After the explosion of AI-based technologies in the recent decade, many researchers would now agree with the benefits of a data-driven approach for saving time, effort, and resources in materials science with minimized human-derived biases. But we have to recognize that such an approach will one day be classified as unbalanced. The border between original articles and reviews could also be diminished. We hope our current review targeting aerogels, promising functional materials in the 21st century, would be the first and a good example of data-driven reviews, which could provide one case study for future discussion on how academic studies should be conducted.
Supporting Information
Details and additional figures for the analysis and literature lists are available in the Supporting Information. The dataset and ML codes (python scripts) can be found online at authors’ institutional repository (https://aist.repo.nii.ac.jp/records/2003338).
Acknowledgements
S.T. and T.O. appreciate the support from JSPS KAKENHI Grant Number JP22H01894/23K23162. S.M. appreciates the support from JSPS KAKENHI Grant Number JP24K17564. The authors appreciate Ms. Motomi Takehara for assisting literature data curation and organization.
Conflict of Interests
The authors declare no conflict of interest.
Biographies
Dr. Satoru Takeshita is a senior researcher at the National Institute of Advanced Industrial Science and Technology (AIST) of Japan. He received his PhD from Keio Univ. (2011), followed by 4 years postdoc/assistant. He joined AIST in 2015 and invented the first transparent chitosan aerogel. He was a guest scientist at the Swiss Federal Laboratories for Materials Science and Technology (EMPA) in 2019–2020. His research backbone lies in the chemistry of nanomaterials and currently focuses on the fundamental science and industrialization of biopolymer-based aerogels.

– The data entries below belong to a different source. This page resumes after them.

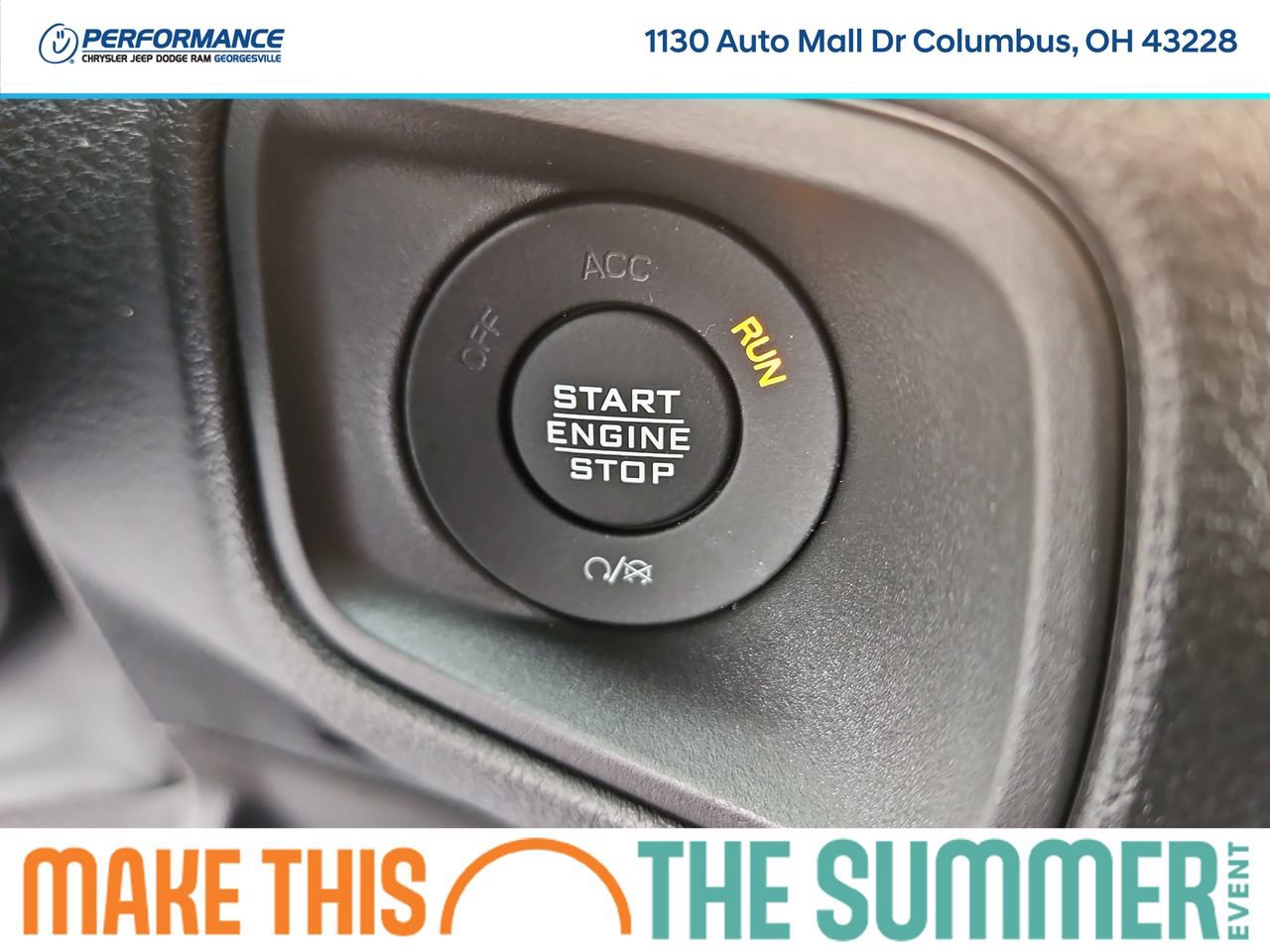 New 2026 Jeep Wrangler Sport AWD/4WD image 24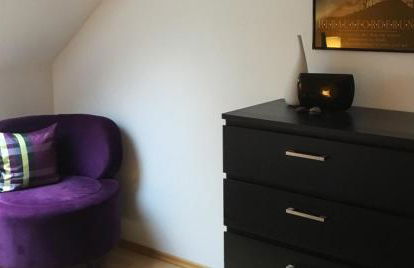 Komfort-Ferienwohnungen Walkmühle - Foto 27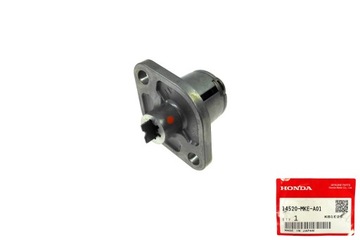 NAPINACZ ŁAŃCUSZKA ROZRZĄDU HONDA CRF 450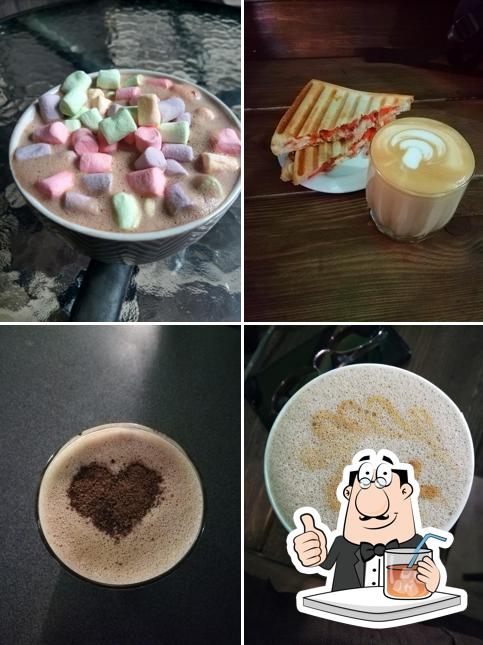 LuckyKrakenCoffee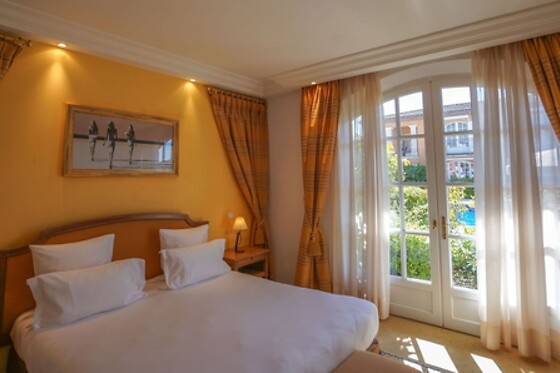 Online Booking EPS - photo 9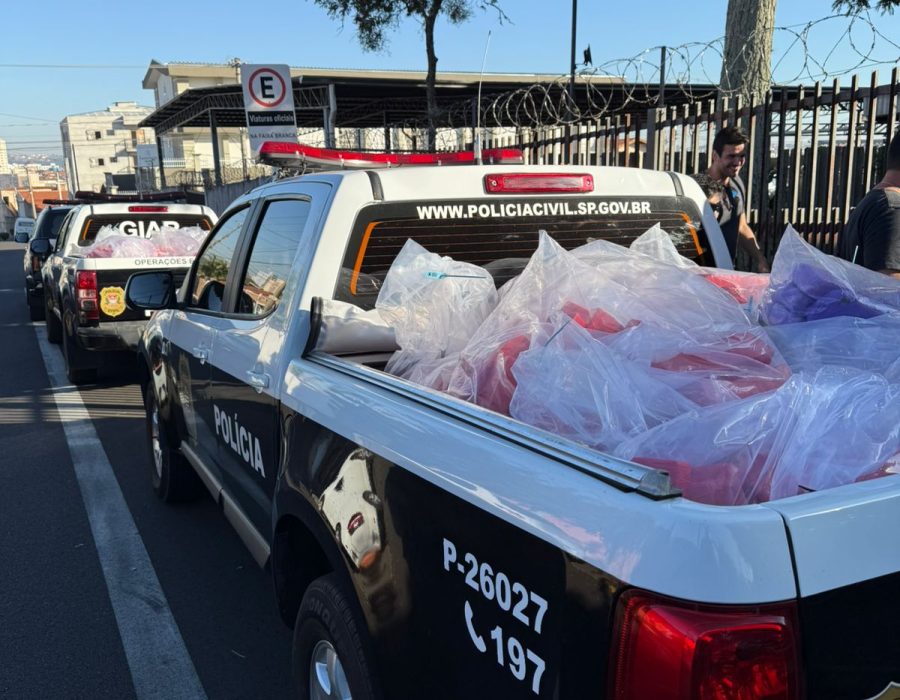 Imagem do WhatsApp de 2025-05-08 à(s) 09.54.30_9e16b749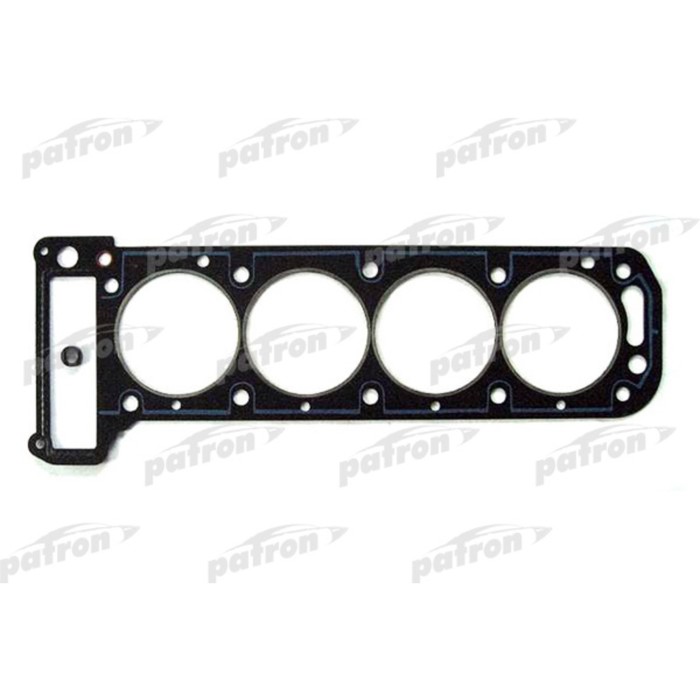 Прокладка ГБЦ Patron PG20020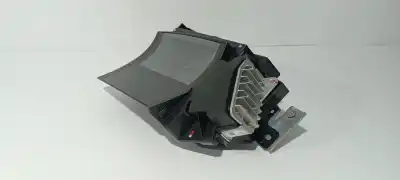 Second-hand car spare part multifunction display for mazda cx-30  oem iam references dfn655hu0a  bdgf55459a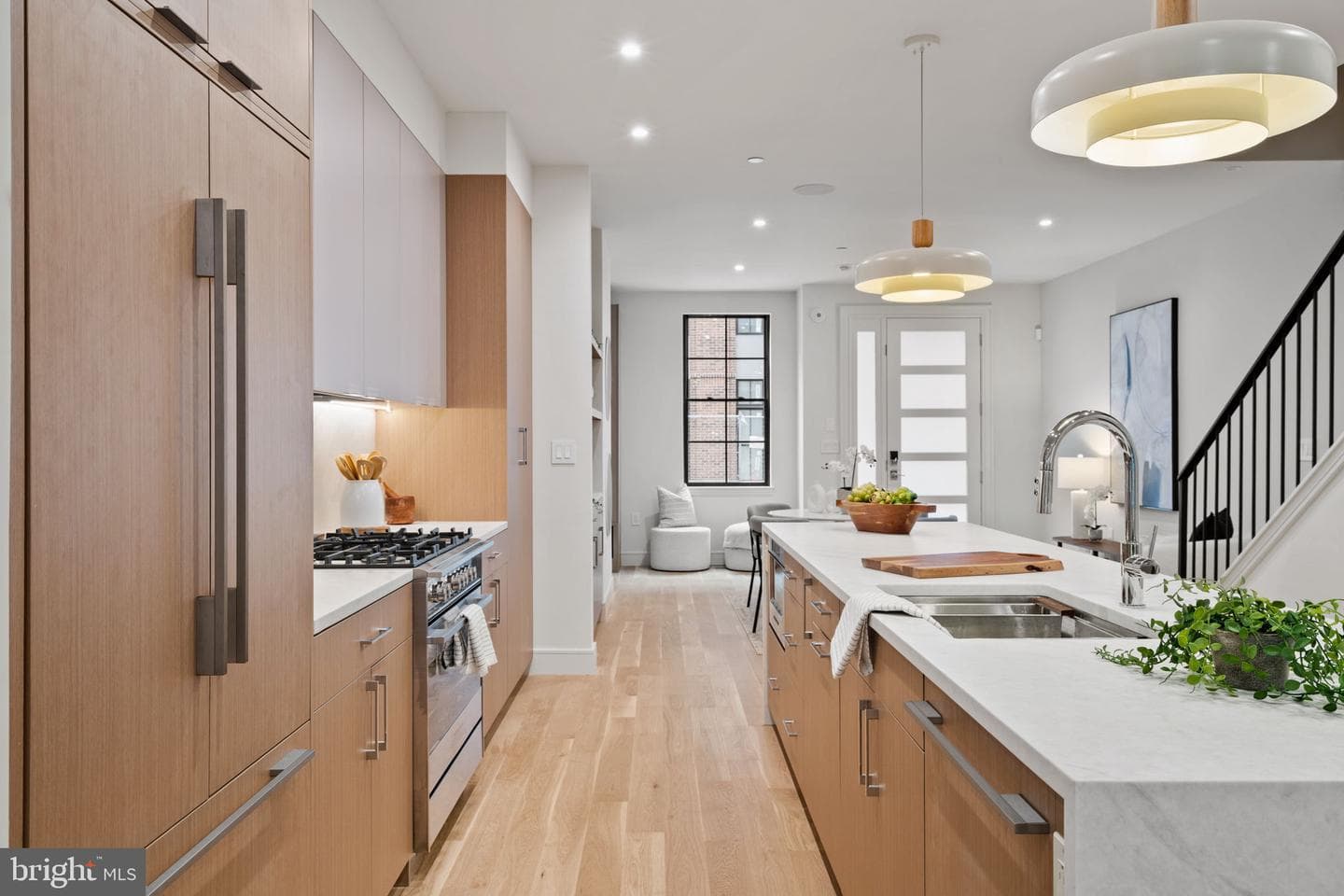 207a Vine Street photo 12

Dr. Shinya Mine is a researcher at the National Institute of Advanced Industrial Science and Technology (AIST). He received his PhD from Osaka Prefecture Univ. (2020), followed by 3 years as a postdoc at Hokkaido Univ. He joined AIST in 2023 and is working on the development of heterogeneous catalysts for effective CO2 reduction, making use of machine learning, high-throughput experiments, and DFT calculations. The backbone of his research is the mechanism elucidation of catalytic reactions based on DFT calculations. He is currently interested in applying data-driven materials development supported by machine learning to fields other than catalysts.
Dr. Takumi Ono is a senior researcher at the National Institute of Advanced Industrial Science and Technology (AIST). He received his PhD from Tohoku Univ. (2012), followed by 6 years as a postdoc. He joined AIST in 2018 and has worked on data-driven design of nanomaterial processes, including aerogels, nanocellular polymers, and machine-learning production of nanoparticles. His research backbone is the physicochemistry of solvents under high temperature and pressure. He currently focuses on data-driven materials development based on fluid property control.
Open Research
Data Availability Statement
The data that support the findings of this study are available in the supplementary material of this article.